- [SOURCE MATERIAL]:
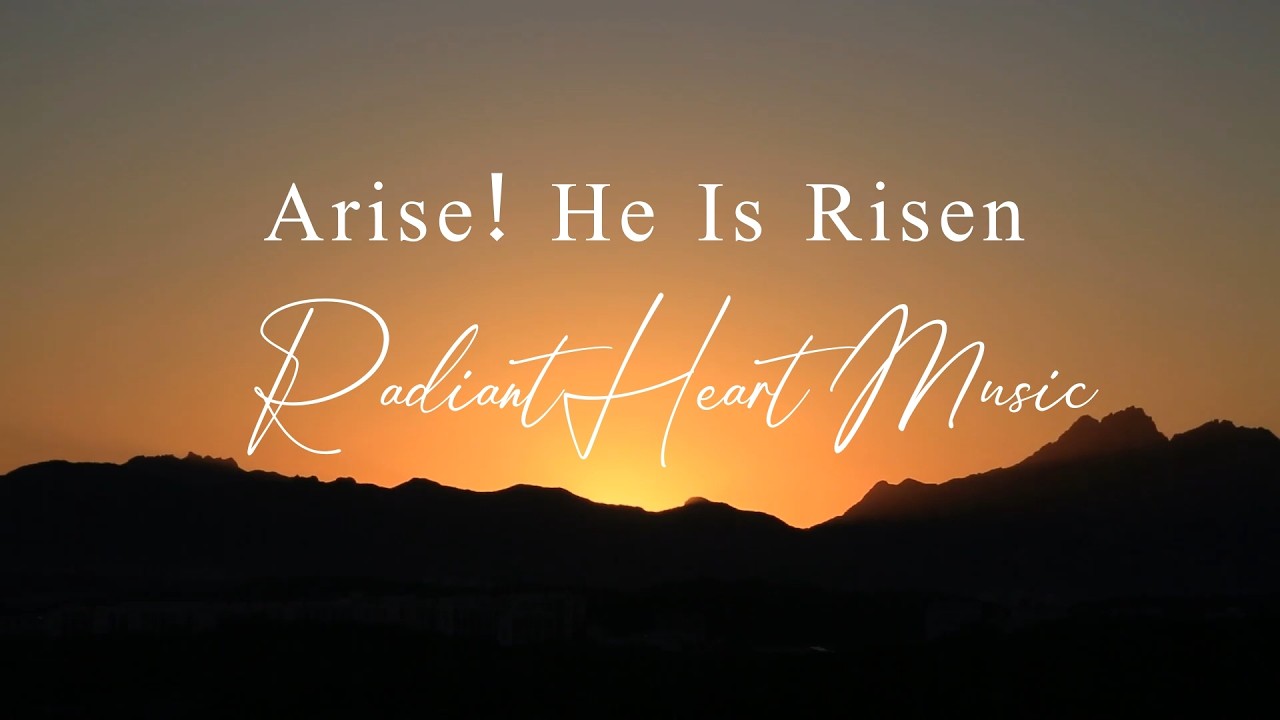 Arise! He Is Risen (Official Lyric Video)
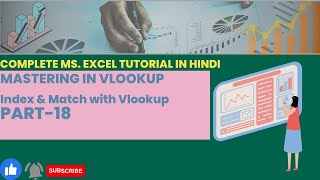 Mastering Excel 2023 tutorial in Hindi: | INDEX, MATCH WITH VLOOKUP | P18
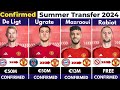 🚨 ALL CONFIRMED TRANSFER SUMMER 2024, ⏳️Mazraoui to United 🤯, De Ligt to United 🔥, Ugrate to United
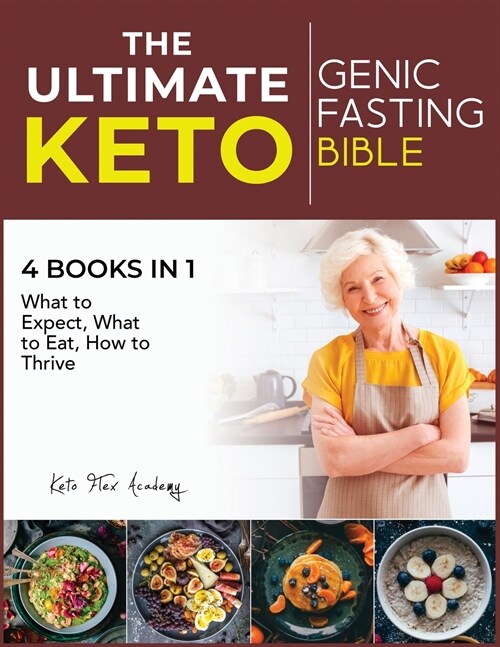 The Ultimate Keto Fasting Bible [4 books in 1]: What to Expect, What to Eat, How to Thrive (Paperback)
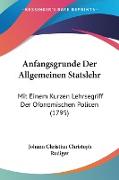 Anfangsgrunde Der Allgemeinen Statslehr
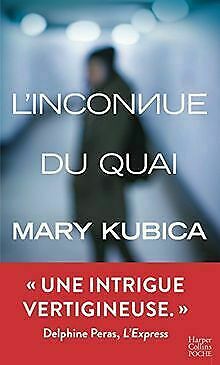 L'Inconnue du quai by Mary Kubica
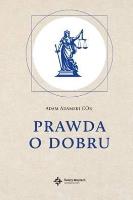 Prawda o dobru. Autor: Adam Adamski COr. SmakLiter.pl Okładka książki Prawda o dobru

- [WHAT YOU WILL DO]:
Return every line of the listing above word for word, leaving out the pictures.

- [EXERCISE SOLUTION]:
 Arise! He Is Risen (Official Lyric Video)
 Mastering Excel 2023 tutorial in Hindi: | INDEX, MATCH WITH VLOOKUP | P18
 🚨 ALL CONFIRMED TRANSFER SUMMER 2024, ⏳️Mazraoui to United 🤯, De Ligt to United 🔥, Ugrate to United
 The Ultimate Keto Fasting Bible [4 books in 1]: What to Expect, What to Eat, How to Thrive (Paperback)
 Anfangsgrunde Der Allgemeinen Statslehr
 L'Inconnue du quai by Mary Kubica
 Prawda o dobru. Autor: Adam Adamski COr. SmakLiter.pl Okładka książki Prawda o dobru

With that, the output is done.